Based on her 30 years of research, she suggests that we humans fall into four broad personality types, each ruled by a different neurotransmitter, and we can find compatible types if we complete a personality test at Chemistry.com. I believe the test is free, but to meet a number of potential partners for chemistry, you have to sign up for Chemistry.com.

Part of her research is based on the use of functional magnetic resonance imaging tools (fMRI), humans in love activate certain parts of the brain, which are run by powerful neurotransmitters.

However, the early stage of love is not designed to last for very long, and when it runs its course, we need to start doing Gottman and Epstein kind of exercises, and it would be helpful to be building that emotional intimacy with a compatible type.

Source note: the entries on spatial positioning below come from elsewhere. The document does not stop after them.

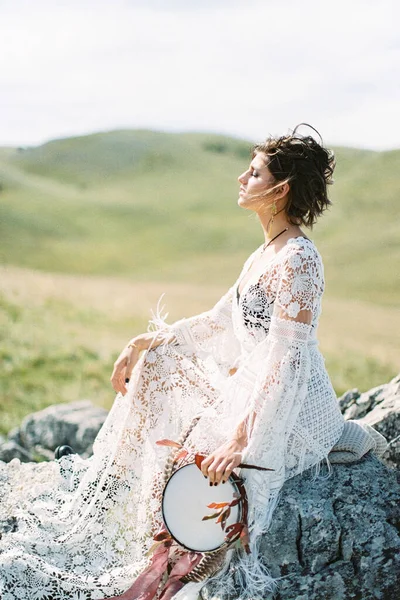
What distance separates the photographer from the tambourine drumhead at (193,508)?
4.05 meters

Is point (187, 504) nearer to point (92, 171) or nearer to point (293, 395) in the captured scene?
point (293, 395)

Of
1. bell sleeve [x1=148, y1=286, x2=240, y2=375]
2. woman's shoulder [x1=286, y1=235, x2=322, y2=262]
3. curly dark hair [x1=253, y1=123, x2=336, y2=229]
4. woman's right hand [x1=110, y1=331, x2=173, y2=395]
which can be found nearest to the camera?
woman's shoulder [x1=286, y1=235, x2=322, y2=262]

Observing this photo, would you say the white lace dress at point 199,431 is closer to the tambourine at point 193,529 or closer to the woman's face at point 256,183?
the tambourine at point 193,529

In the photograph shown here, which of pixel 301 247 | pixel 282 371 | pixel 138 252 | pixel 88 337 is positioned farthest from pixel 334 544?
pixel 138 252

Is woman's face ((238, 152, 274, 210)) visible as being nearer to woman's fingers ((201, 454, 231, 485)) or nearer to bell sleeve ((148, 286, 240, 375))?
bell sleeve ((148, 286, 240, 375))

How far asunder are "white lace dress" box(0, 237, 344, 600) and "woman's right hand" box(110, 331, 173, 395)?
0.17ft

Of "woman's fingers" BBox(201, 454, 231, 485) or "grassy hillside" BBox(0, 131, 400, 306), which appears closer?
"woman's fingers" BBox(201, 454, 231, 485)

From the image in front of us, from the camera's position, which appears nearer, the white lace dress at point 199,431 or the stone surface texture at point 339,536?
the stone surface texture at point 339,536

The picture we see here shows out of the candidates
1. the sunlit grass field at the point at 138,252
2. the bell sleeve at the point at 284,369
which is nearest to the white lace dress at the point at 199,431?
the bell sleeve at the point at 284,369

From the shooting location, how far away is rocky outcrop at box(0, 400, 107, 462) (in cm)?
694

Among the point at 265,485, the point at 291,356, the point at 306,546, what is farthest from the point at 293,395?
the point at 306,546

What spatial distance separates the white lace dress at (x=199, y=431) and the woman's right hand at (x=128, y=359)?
5 centimetres

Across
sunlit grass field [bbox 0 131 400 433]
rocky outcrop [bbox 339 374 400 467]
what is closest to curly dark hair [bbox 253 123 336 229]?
sunlit grass field [bbox 0 131 400 433]

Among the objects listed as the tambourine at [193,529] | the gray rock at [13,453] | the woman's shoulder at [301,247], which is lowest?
the gray rock at [13,453]
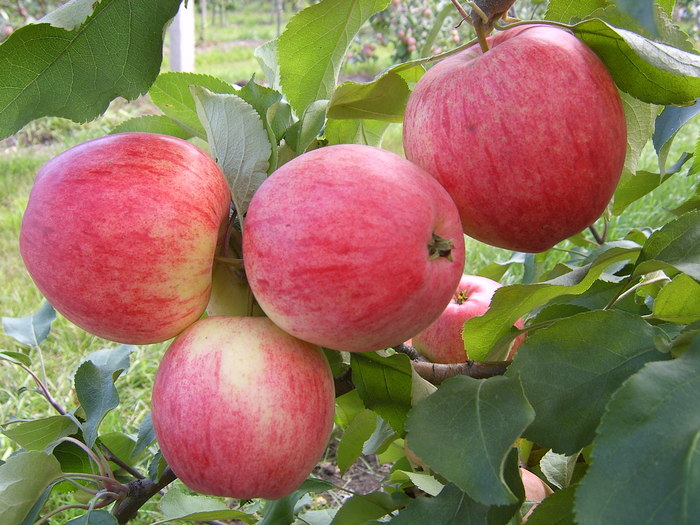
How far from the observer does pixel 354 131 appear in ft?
2.69

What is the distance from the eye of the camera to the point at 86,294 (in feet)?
1.88

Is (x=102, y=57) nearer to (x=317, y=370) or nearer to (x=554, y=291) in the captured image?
(x=317, y=370)

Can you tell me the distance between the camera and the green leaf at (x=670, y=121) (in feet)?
2.45

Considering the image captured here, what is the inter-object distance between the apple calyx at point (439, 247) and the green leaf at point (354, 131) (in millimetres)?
295

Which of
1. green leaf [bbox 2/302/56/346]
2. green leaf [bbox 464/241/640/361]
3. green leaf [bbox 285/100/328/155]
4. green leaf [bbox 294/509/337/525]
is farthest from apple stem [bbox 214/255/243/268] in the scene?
green leaf [bbox 2/302/56/346]

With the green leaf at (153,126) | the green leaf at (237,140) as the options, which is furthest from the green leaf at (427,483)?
the green leaf at (153,126)

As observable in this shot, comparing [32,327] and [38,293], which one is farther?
[38,293]

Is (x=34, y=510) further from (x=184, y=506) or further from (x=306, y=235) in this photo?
(x=306, y=235)

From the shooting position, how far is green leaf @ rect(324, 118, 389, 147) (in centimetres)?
80

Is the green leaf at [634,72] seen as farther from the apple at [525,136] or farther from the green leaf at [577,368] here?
the green leaf at [577,368]

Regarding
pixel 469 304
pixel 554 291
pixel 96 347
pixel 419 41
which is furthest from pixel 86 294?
pixel 419 41

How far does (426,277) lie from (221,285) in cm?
24

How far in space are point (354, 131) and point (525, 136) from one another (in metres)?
0.30

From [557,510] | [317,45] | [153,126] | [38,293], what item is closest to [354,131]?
[317,45]
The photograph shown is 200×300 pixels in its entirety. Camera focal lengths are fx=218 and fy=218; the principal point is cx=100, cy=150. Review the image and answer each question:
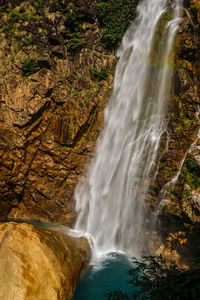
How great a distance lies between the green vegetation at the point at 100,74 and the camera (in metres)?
14.4

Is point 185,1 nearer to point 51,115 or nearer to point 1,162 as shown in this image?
point 51,115

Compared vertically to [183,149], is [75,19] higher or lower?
higher

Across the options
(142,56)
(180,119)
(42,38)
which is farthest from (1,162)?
(142,56)

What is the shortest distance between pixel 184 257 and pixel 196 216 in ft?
6.62

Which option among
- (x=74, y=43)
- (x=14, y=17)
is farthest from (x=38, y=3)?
(x=74, y=43)

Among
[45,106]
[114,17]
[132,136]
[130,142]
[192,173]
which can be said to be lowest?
[192,173]

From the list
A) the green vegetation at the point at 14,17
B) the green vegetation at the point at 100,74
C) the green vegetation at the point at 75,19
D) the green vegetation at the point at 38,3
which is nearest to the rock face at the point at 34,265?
the green vegetation at the point at 100,74

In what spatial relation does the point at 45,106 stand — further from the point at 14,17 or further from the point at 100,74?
the point at 14,17

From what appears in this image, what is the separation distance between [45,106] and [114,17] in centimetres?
835

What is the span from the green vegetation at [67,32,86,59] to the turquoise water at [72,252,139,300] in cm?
1249

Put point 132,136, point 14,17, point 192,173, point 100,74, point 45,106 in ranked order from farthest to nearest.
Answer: point 100,74
point 14,17
point 45,106
point 132,136
point 192,173

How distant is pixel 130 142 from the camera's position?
1242 centimetres

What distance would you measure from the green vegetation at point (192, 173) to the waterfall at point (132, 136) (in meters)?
1.74

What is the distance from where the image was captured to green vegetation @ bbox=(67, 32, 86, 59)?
1461 centimetres
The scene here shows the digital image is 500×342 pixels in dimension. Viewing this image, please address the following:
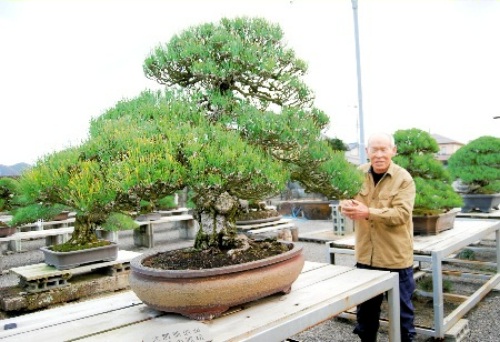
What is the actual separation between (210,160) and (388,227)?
1.26 meters

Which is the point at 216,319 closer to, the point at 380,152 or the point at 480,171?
the point at 380,152

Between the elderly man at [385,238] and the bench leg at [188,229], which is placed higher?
the elderly man at [385,238]

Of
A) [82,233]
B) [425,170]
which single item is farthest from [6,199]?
[425,170]

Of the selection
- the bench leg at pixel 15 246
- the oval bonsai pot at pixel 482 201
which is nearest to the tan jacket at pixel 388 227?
the oval bonsai pot at pixel 482 201

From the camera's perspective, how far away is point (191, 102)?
1.59 metres

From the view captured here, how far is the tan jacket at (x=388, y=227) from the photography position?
2070 mm

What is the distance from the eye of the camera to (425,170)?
331cm

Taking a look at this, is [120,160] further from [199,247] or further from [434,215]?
[434,215]

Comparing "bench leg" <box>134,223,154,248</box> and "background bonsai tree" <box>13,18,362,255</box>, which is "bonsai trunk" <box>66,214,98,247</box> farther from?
"bench leg" <box>134,223,154,248</box>

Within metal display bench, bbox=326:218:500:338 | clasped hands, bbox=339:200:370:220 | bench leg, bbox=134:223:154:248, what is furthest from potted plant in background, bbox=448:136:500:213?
bench leg, bbox=134:223:154:248

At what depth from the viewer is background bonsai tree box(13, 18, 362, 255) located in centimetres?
127

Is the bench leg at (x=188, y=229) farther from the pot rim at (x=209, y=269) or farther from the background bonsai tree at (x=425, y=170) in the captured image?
the pot rim at (x=209, y=269)

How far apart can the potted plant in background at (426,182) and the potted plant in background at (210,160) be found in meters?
1.59

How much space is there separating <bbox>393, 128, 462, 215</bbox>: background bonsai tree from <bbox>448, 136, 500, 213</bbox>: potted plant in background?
203 cm
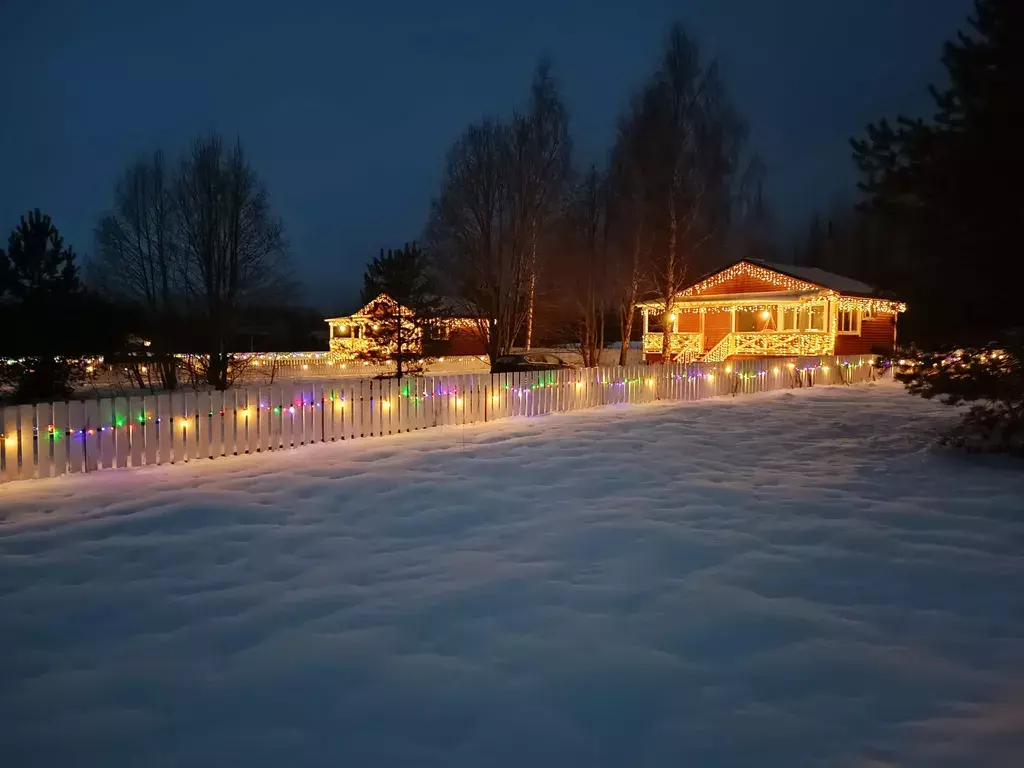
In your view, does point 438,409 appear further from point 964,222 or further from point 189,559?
point 964,222

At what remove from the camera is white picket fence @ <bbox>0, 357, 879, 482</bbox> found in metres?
8.02

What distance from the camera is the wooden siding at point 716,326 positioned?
3734cm

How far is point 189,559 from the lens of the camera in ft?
18.2

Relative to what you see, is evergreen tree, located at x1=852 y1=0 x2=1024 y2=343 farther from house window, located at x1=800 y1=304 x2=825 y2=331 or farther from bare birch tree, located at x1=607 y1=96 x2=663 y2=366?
house window, located at x1=800 y1=304 x2=825 y2=331

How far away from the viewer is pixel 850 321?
34656 mm

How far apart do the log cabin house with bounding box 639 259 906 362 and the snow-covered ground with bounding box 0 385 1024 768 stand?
24.4 meters

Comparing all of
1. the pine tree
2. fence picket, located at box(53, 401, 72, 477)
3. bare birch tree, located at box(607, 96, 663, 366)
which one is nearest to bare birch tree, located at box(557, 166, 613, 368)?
bare birch tree, located at box(607, 96, 663, 366)

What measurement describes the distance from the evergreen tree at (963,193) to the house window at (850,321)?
2743 cm

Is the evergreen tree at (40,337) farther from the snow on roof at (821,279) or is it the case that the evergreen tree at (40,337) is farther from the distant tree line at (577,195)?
the snow on roof at (821,279)

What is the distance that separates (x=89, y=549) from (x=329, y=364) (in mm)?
29670

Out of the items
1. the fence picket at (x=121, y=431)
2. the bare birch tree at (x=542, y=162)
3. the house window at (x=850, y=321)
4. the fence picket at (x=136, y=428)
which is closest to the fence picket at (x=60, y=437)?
the fence picket at (x=121, y=431)

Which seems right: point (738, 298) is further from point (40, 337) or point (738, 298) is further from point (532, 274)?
point (40, 337)

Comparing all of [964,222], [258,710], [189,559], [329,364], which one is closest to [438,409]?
[189,559]

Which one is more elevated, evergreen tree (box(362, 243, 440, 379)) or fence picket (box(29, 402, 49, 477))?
evergreen tree (box(362, 243, 440, 379))
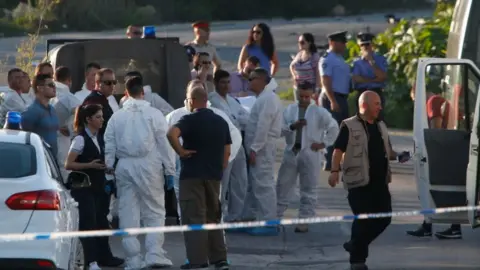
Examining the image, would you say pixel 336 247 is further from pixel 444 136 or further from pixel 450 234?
pixel 444 136

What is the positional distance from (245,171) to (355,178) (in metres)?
2.64

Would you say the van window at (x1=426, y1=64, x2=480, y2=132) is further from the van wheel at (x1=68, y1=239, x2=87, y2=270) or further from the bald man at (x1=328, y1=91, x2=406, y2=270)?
the van wheel at (x1=68, y1=239, x2=87, y2=270)

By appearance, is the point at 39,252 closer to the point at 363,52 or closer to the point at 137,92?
the point at 137,92

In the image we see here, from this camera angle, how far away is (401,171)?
1841cm

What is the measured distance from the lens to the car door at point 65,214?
357 inches

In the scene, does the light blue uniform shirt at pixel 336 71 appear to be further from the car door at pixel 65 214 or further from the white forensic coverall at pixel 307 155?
the car door at pixel 65 214

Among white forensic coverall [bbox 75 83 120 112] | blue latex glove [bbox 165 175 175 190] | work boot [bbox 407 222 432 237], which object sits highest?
white forensic coverall [bbox 75 83 120 112]

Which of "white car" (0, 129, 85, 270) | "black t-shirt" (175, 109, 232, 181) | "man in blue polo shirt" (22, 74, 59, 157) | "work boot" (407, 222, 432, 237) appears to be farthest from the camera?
"work boot" (407, 222, 432, 237)

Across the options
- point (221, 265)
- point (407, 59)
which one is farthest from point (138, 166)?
point (407, 59)

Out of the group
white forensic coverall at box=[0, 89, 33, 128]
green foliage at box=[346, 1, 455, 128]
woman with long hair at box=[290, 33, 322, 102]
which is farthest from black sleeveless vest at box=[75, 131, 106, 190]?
green foliage at box=[346, 1, 455, 128]

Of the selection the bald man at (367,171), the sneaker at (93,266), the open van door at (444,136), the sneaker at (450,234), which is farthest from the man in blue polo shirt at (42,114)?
the sneaker at (450,234)

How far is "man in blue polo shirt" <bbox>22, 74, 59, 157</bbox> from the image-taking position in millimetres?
12461

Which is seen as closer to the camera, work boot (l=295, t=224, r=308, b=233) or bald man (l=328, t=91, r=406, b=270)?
bald man (l=328, t=91, r=406, b=270)

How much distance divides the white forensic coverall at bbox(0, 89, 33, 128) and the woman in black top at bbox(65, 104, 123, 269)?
6.97 ft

To sum up, emotional intimacy is best not left to chance. Practicing emotional intimacy is an inside job before it is an outside job, and my brain works fast, so pay attention to what it is saying, and decide if what it is advocating for is really the emotional intimacy you want to express. Then activate your heart's affiliative and cooperative intelligence for emotional intimacy, and you can practice that heart beat by heart if you want. Gratitude is the attitude, and you will find when you are scared or feeling lonely, someone will be there to offer support, or more. (Remember the role of chocolate)!